* WHAT THIS TASK INVOLVES *
Render the data below as a JSON list of strings with one string per line, and leave out any blank lines.

* Records from a spatial question set *
/---

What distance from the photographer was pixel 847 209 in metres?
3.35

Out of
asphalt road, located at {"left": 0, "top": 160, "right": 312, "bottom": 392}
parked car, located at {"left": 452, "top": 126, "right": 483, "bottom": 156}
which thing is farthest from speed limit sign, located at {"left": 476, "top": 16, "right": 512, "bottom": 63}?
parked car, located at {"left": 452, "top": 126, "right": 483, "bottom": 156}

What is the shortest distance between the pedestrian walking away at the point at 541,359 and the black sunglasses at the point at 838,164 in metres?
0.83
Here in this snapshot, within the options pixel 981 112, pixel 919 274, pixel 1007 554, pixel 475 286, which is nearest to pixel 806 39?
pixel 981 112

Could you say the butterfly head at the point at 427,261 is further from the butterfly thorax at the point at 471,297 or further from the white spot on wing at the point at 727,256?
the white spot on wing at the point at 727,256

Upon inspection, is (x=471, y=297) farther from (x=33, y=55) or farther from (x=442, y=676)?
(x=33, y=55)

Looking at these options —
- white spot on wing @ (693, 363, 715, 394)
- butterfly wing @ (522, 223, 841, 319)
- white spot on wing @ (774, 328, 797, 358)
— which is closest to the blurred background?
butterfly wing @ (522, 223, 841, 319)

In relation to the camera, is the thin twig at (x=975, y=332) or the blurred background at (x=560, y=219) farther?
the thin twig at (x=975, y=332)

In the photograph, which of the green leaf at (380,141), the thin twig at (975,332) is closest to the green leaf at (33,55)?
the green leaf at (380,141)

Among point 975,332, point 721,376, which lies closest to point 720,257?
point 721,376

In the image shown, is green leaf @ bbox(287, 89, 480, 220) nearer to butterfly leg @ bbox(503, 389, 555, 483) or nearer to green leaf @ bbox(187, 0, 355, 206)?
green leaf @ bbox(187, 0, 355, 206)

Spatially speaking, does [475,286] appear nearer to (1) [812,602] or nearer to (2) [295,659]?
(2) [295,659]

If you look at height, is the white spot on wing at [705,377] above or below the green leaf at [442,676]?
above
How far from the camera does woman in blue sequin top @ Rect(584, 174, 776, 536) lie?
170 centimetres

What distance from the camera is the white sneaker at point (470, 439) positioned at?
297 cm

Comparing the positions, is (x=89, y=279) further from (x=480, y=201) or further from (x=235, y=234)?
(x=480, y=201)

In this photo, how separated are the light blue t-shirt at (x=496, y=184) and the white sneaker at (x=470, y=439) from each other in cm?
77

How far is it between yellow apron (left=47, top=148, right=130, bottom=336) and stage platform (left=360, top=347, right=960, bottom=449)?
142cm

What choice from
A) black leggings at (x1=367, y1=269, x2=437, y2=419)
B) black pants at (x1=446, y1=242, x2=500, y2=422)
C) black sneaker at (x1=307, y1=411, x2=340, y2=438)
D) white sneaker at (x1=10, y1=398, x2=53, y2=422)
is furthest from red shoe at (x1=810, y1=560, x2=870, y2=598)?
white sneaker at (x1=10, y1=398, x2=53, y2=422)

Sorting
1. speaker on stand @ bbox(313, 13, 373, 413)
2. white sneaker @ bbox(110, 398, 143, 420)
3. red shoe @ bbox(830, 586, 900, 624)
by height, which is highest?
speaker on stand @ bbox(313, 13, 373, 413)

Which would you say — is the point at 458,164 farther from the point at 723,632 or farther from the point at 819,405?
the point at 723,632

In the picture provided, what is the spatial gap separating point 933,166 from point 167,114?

\---

* WRITTEN SOLUTION *
[
  "What distance from the photographer was pixel 847 209 in metres?",
  "3.35",
  "Out of",
  "asphalt road, located at {\"left\": 0, \"top\": 160, \"right\": 312, \"bottom\": 392}",
  "parked car, located at {\"left\": 452, \"top\": 126, \"right\": 483, \"bottom\": 156}",
  "which thing is farthest from speed limit sign, located at {\"left\": 476, \"top\": 16, \"right\": 512, \"bottom\": 63}?",
  "parked car, located at {\"left\": 452, \"top\": 126, \"right\": 483, \"bottom\": 156}",
  "What is the shortest distance between the pedestrian walking away at the point at 541,359 and the black sunglasses at the point at 838,164 in metres?",
  "0.83",
  "Here in this snapshot, within the options pixel 981 112, pixel 919 274, pixel 1007 554, pixel 475 286, which is nearest to pixel 806 39?",
  "pixel 981 112",
  "Could you say the butterfly head at the point at 427,261 is further from the butterfly thorax at the point at 471,297 or further from the white spot on wing at the point at 727,256?",
  "the white spot on wing at the point at 727,256",
  "Upon inspection, is (x=471, y=297) farther from (x=33, y=55) or farther from (x=442, y=676)?",
  "(x=33, y=55)",
  "Looking at these options —",
  "- white spot on wing @ (693, 363, 715, 394)",
  "- butterfly wing @ (522, 223, 841, 319)",
  "- white spot on wing @ (774, 328, 797, 358)",
  "— which is closest to the blurred background?",
  "butterfly wing @ (522, 223, 841, 319)",
  "In relation to the camera, is the thin twig at (x=975, y=332) or the blurred background at (x=560, y=219) farther?",
  "the thin twig at (x=975, y=332)",
  "In the photograph, which of the green leaf at (380,141), the thin twig at (975,332) is closest to the green leaf at (33,55)?",
  "the green leaf at (380,141)",
  "Among point 975,332, point 721,376, which lies closest to point 720,257?",
  "point 721,376",
  "In the image shown, is green leaf @ bbox(287, 89, 480, 220) nearer to butterfly leg @ bbox(503, 389, 555, 483) or nearer to green leaf @ bbox(187, 0, 355, 206)?",
  "green leaf @ bbox(187, 0, 355, 206)",
  "Spatially speaking, does [475,286] appear nearer to (1) [812,602] or nearer to (2) [295,659]?",
  "(2) [295,659]",
  "If you look at height, is the white spot on wing at [705,377] above or below the green leaf at [442,676]?",
  "above",
  "How far from the camera does woman in blue sequin top @ Rect(584, 174, 776, 536) lie?",
  "170 centimetres",
  "What distance from the camera is the white sneaker at point (470, 439) positioned at?",
  "297 cm",
  "Comparing the positions, is (x=89, y=279) further from (x=480, y=201) or further from (x=235, y=234)?",
  "(x=480, y=201)",
  "In this photo, how separated are the light blue t-shirt at (x=496, y=184) and the white sneaker at (x=470, y=439) from each other in cm?",
  "77",
  "How far is it between yellow apron (left=47, top=148, right=130, bottom=336) and stage platform (left=360, top=347, right=960, bottom=449)?",
  "142cm",
  "What choice from",
  "A) black leggings at (x1=367, y1=269, x2=437, y2=419)",
  "B) black pants at (x1=446, y1=242, x2=500, y2=422)",
  "C) black sneaker at (x1=307, y1=411, x2=340, y2=438)",
  "D) white sneaker at (x1=10, y1=398, x2=53, y2=422)",
  "is furthest from red shoe at (x1=810, y1=560, x2=870, y2=598)?",
  "white sneaker at (x1=10, y1=398, x2=53, y2=422)",
  "Sorting",
  "1. speaker on stand @ bbox(313, 13, 373, 413)",
  "2. white sneaker @ bbox(110, 398, 143, 420)",
  "3. red shoe @ bbox(830, 586, 900, 624)",
  "by height, which is highest?",
  "speaker on stand @ bbox(313, 13, 373, 413)",
  "Which would you say — is the point at 458,164 farther from the point at 723,632 or farther from the point at 819,405?",
  "the point at 723,632",
  "In the picture provided, what is the spatial gap separating point 933,166 from point 167,114?"
]